One fertility preservation procedure offered to men with azoospermia is microsurgical testicular sperm extraction, or microTESE. During a typical microTESE procedure on patients with two noncancerous testicles, physicians use a microscope to search for sperm in the seminiferous tubules of both testicles.
In cases when a patient has two testicles, but one testicle is cancerous and therefore removed, physicians can still search for sperm in the detached cancerous testicle. Importantly, they still have the benefit of extracting sperm from the other healthy testicle. “You have a little more leeway,” Asanad says. “There’s more healthy tissue to go through to search for sperm. There’s a normal testicle with no cancer.”
In this patient’s case, Asanad’s team could only search for sperm in the patient’s one cancerous testicle. They performed what they call an onco-microTESE, so named because it is performed on a testicle with cancer. He says this is the first time an onco-microTESE was performed at Keck Medical Center in Los Angeles.
During the onco-microTESE, Asanad and his team removed the patient’s cancerous testicle. Once the testicle was detached, Asanad used a surgical microscope to look for any traces of sperm.
The difference between performing the procedure on a cancerous testicle versus a noncancerous testicle is that “there is a ton of cancer in there,” he says. “I bivalve the testicle, and under the surgical microscope, I look for areas of normal testicular architecture that don’t look cancerous. To do so, I’m trying to avoid the tumor and looking for tiny areas that resemble seminiferous tubules or the normal testicular tissue — and then trying to find sperm within those. However, the volume of tissue that I was able to go through was much less than normal because the patient only had one testicle. It was much more challenging.”
Using the onco-microTESE, Asanad and his team extracted what sperm they could from the cancerous testicle. “I found rare sperm,” he says. “In a case like this, when we find sperm, we’re not finding millions of sperm. But there are sometimes still rare sperm that are not able to come out in the ejaculate that can be found within the tissue of the testicle. We found rare sperm in the operating room, and I sent all that tissue to the sperm bank to freeze.”
Asanad says the patient understands that it remains to be seen whether the sperm retrieved will lead to paternity. “He understood the risk and that this was a last-ditch effort to find sperm, if you will,” Asanad says. “But it gives him hope.
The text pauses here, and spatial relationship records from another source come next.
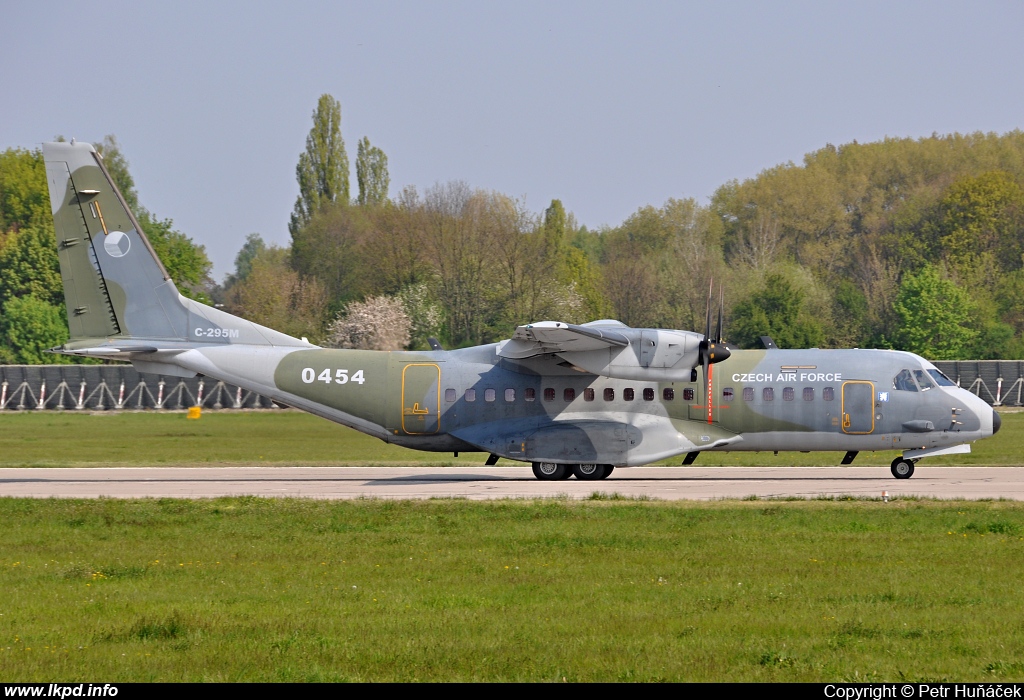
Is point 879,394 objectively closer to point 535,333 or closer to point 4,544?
point 535,333

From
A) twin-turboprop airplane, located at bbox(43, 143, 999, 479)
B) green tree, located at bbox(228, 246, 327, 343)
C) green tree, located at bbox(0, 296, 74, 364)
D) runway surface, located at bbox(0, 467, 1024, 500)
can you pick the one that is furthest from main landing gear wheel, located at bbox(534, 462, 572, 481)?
green tree, located at bbox(0, 296, 74, 364)

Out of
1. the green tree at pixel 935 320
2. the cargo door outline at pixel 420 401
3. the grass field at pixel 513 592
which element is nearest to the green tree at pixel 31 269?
the cargo door outline at pixel 420 401

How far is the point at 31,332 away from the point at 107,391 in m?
19.1

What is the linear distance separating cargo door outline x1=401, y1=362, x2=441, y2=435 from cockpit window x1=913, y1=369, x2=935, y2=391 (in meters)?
11.4

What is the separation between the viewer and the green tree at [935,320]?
60844 mm

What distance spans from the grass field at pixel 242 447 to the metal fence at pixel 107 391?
3.54 meters

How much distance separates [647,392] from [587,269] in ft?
159

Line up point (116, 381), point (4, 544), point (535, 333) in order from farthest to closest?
point (116, 381) < point (535, 333) < point (4, 544)

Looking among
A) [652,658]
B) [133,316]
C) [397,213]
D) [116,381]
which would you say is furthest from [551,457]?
[397,213]

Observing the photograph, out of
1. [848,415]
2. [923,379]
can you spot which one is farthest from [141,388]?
[923,379]

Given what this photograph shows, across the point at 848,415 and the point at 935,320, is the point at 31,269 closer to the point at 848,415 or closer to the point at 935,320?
the point at 935,320

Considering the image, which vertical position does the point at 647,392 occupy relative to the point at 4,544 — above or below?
above

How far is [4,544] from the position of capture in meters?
16.2

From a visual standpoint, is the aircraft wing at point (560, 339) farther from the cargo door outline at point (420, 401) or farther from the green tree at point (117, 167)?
the green tree at point (117, 167)
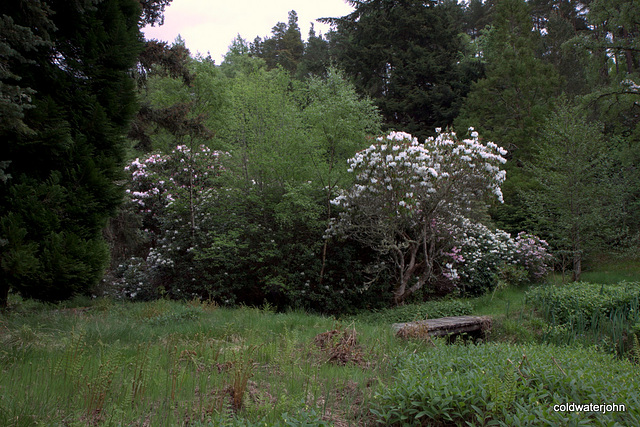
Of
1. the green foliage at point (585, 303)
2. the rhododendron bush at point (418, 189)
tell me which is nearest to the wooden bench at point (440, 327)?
the green foliage at point (585, 303)

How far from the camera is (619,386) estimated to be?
259 centimetres

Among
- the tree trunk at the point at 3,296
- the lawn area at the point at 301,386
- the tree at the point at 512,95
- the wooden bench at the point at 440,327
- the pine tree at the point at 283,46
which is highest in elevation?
the pine tree at the point at 283,46

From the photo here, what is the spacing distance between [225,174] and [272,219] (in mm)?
1706

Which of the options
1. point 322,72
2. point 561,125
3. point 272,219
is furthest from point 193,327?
point 322,72

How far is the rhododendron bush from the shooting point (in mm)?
7758

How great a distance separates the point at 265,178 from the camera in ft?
33.1

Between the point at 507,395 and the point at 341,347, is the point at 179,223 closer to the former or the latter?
the point at 341,347

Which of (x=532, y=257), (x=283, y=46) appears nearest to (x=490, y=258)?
(x=532, y=257)

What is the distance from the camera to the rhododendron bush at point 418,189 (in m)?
7.76

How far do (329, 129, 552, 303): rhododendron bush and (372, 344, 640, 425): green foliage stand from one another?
4.89m

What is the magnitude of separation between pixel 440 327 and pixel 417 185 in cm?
299

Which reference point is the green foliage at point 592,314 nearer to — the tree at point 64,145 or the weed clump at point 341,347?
the weed clump at point 341,347

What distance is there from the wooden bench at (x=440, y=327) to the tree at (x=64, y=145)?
14.6 ft

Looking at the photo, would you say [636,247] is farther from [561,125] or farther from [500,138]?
[500,138]
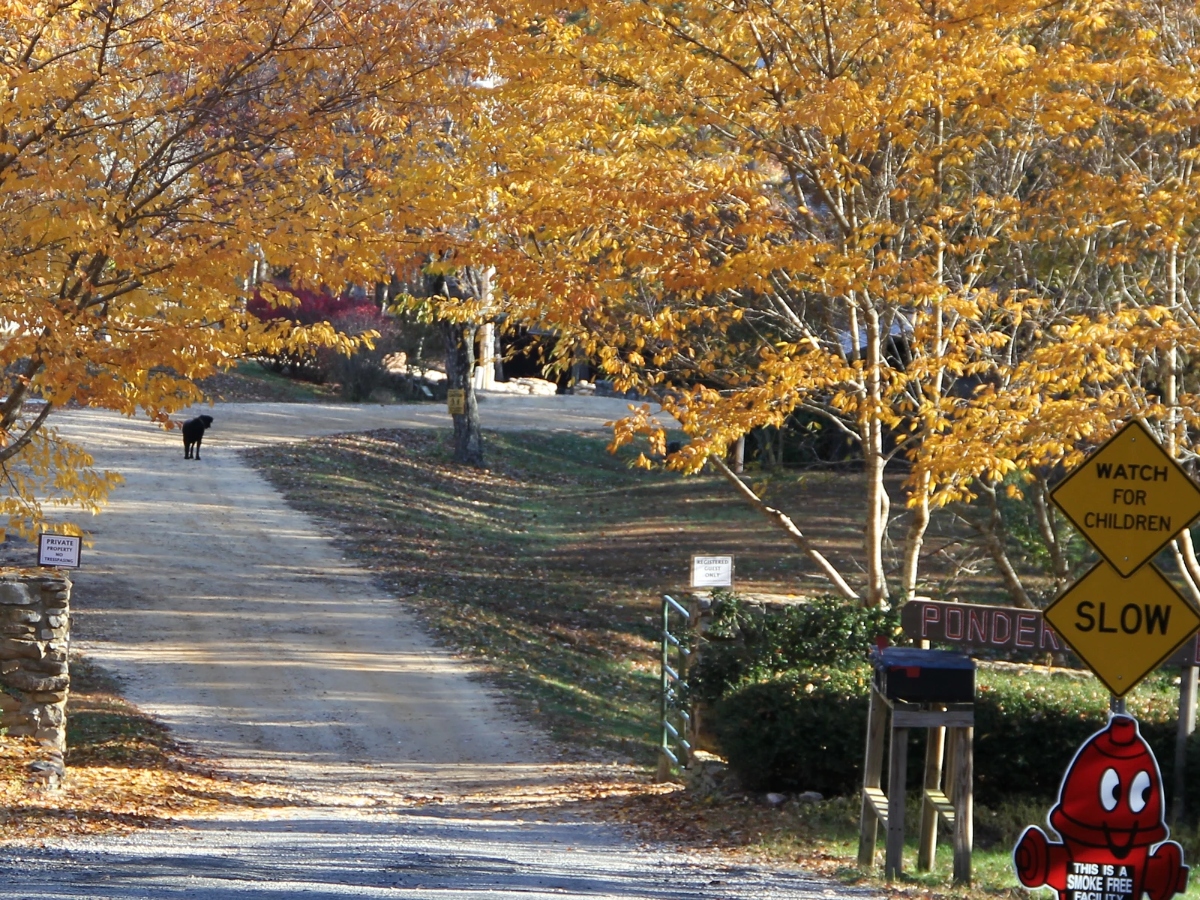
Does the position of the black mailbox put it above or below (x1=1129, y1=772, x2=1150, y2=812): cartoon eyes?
above

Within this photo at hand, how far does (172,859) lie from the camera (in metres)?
8.32

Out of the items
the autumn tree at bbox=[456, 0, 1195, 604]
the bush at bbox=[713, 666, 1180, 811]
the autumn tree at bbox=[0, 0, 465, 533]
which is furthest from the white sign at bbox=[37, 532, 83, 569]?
the bush at bbox=[713, 666, 1180, 811]

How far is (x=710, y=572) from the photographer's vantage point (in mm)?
11109

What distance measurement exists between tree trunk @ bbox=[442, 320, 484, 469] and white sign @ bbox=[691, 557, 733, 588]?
2033cm

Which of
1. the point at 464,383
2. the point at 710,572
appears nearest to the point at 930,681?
the point at 710,572

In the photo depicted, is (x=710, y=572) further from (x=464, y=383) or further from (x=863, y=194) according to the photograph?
(x=464, y=383)

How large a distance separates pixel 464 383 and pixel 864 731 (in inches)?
947

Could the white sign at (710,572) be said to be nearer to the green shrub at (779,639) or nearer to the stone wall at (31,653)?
the green shrub at (779,639)

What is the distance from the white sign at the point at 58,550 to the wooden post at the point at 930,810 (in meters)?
6.24

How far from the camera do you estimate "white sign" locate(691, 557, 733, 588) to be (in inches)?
433

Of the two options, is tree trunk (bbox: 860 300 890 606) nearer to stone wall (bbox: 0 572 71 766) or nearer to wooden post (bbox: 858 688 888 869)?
wooden post (bbox: 858 688 888 869)

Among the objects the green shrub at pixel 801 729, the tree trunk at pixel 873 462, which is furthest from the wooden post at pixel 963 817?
the tree trunk at pixel 873 462

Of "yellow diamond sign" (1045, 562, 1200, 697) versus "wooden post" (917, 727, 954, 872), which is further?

It gives him a chance. Down the road, they can thaw that tissue, and he can use it via IVF with a future partner to try to achieve a pregnancy.”
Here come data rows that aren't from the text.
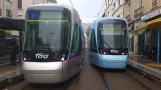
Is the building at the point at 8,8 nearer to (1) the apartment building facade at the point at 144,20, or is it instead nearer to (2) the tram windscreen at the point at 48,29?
(1) the apartment building facade at the point at 144,20

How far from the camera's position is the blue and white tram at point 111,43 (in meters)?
14.6

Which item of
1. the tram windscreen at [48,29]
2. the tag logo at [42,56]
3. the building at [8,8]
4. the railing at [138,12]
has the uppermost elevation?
the building at [8,8]

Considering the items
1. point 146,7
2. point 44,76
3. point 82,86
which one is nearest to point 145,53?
point 146,7

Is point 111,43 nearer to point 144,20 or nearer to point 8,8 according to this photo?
point 144,20

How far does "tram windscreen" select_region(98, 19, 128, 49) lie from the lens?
14883mm

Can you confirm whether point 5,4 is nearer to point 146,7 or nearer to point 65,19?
point 146,7

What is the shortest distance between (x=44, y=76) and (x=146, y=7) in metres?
18.2

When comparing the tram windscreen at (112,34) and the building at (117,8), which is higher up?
the building at (117,8)

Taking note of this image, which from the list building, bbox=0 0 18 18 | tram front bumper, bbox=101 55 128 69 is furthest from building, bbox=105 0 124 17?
tram front bumper, bbox=101 55 128 69

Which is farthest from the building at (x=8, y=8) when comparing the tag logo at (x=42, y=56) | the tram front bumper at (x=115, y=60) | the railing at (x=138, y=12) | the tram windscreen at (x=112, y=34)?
the tag logo at (x=42, y=56)

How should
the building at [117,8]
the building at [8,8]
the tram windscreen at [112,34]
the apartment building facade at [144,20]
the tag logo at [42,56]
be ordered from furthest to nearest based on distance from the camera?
1. the building at [117,8]
2. the building at [8,8]
3. the apartment building facade at [144,20]
4. the tram windscreen at [112,34]
5. the tag logo at [42,56]

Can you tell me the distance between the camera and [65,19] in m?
9.98

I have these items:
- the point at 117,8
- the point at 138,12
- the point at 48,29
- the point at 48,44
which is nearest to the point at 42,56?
the point at 48,44

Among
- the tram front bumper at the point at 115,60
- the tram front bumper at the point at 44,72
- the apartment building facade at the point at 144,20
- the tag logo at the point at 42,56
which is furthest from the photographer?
the apartment building facade at the point at 144,20
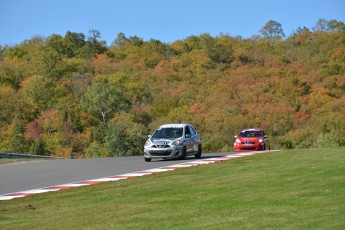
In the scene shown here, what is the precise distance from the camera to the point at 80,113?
97500mm

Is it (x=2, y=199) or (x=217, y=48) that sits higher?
(x=217, y=48)

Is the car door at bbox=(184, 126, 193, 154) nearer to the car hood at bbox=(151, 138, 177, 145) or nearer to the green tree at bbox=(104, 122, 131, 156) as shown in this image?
the car hood at bbox=(151, 138, 177, 145)

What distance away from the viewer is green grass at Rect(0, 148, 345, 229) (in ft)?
36.6

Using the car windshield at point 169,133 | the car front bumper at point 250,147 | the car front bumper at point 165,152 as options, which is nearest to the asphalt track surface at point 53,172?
the car front bumper at point 165,152

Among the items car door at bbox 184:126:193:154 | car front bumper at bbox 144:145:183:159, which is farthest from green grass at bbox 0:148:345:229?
car door at bbox 184:126:193:154

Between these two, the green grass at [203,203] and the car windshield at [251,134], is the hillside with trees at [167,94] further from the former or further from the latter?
the green grass at [203,203]

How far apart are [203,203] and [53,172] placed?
477 inches

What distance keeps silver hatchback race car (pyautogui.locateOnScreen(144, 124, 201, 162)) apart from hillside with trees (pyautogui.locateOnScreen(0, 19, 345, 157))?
141 feet

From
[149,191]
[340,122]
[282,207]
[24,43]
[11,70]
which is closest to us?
[282,207]

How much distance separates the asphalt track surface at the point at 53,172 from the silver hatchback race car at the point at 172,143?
518mm

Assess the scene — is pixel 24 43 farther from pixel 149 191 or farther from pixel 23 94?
pixel 149 191

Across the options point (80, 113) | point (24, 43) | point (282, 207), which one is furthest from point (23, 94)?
point (282, 207)

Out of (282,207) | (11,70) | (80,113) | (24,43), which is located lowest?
(282,207)

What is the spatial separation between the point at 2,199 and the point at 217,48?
12052cm
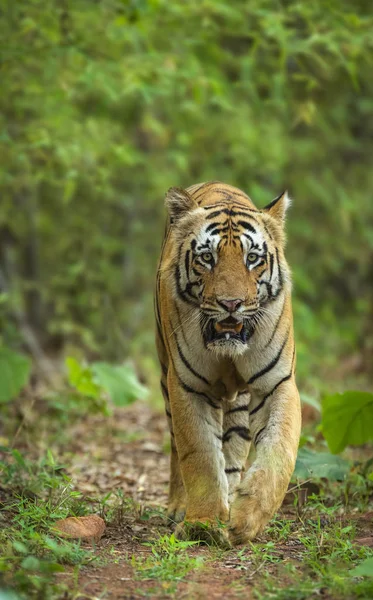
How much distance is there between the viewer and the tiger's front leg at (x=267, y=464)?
13.0ft

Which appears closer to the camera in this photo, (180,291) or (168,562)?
(168,562)

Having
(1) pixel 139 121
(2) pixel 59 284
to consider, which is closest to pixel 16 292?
(2) pixel 59 284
Being able to offer the onco-microTESE procedure at Keck Medical Center going forward gives patients facing testicular cancer and fertility roadblocks a new hope for fertility. Asanad explains some of the hurdles he and his colleagues overcame to lay the groundwork for this new procedure, including obtaining legal consent to release the testicular tissue specimen from the hospital so it could be sent to a sperm bank as well as sourcing a special sperm wash media to preserve the specimen for transport.
“The entire urology team — including our staff and my mentor, urologist Mary Samplaski, MD — really moved mountains to get this case across the finish line,” Asanad says. “It took a village to get here.”
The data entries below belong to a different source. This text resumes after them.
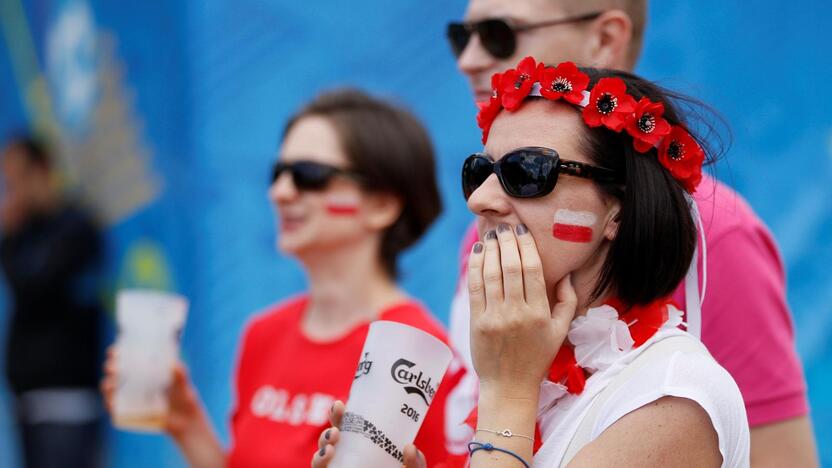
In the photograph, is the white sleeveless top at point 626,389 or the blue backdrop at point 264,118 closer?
the white sleeveless top at point 626,389

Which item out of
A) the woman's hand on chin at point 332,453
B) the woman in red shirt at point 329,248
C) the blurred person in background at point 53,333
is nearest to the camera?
the woman's hand on chin at point 332,453

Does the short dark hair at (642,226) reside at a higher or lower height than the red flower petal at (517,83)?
lower

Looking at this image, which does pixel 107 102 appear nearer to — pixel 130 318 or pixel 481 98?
pixel 130 318

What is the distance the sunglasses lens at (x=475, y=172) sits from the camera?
6.74 feet

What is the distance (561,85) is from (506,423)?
2.12 feet

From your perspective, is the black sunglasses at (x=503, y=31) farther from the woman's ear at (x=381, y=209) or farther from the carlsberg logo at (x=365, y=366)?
the carlsberg logo at (x=365, y=366)

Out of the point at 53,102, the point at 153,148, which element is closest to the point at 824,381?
the point at 153,148

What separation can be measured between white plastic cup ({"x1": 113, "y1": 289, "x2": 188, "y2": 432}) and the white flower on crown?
160 cm

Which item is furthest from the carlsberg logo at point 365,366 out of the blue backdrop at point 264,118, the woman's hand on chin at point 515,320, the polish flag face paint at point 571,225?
the blue backdrop at point 264,118

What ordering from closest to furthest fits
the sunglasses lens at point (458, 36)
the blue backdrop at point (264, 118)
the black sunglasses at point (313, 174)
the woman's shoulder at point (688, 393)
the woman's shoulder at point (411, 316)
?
the woman's shoulder at point (688, 393), the sunglasses lens at point (458, 36), the woman's shoulder at point (411, 316), the black sunglasses at point (313, 174), the blue backdrop at point (264, 118)

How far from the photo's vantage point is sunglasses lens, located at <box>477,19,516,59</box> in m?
2.89

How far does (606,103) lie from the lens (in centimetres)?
198

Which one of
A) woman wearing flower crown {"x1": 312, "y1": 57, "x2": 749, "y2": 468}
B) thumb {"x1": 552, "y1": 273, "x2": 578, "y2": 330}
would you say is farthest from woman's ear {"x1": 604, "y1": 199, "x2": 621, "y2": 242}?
thumb {"x1": 552, "y1": 273, "x2": 578, "y2": 330}

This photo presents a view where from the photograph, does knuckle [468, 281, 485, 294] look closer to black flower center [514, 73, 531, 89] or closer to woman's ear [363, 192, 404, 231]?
black flower center [514, 73, 531, 89]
He calls this case “incredibly gratifying.” In all fertility preservation cases, he says he always tells patients, “I can’t promise we’ll find sperm, but I can promise you that we’re going to do everything we can today to find sperm.”
He continues: “Whether they’re undergoing a microTESE or an onco-microTESE, I want patients who go into the operating room never looking back over their shoulder and thinking, ‘What if we did it differently?’ I want them to feel secure that they’re receiving world-class care. In this patient’s case, he has a few frozen sperm, and maybe that’s all he needs to be a biological parent one day.”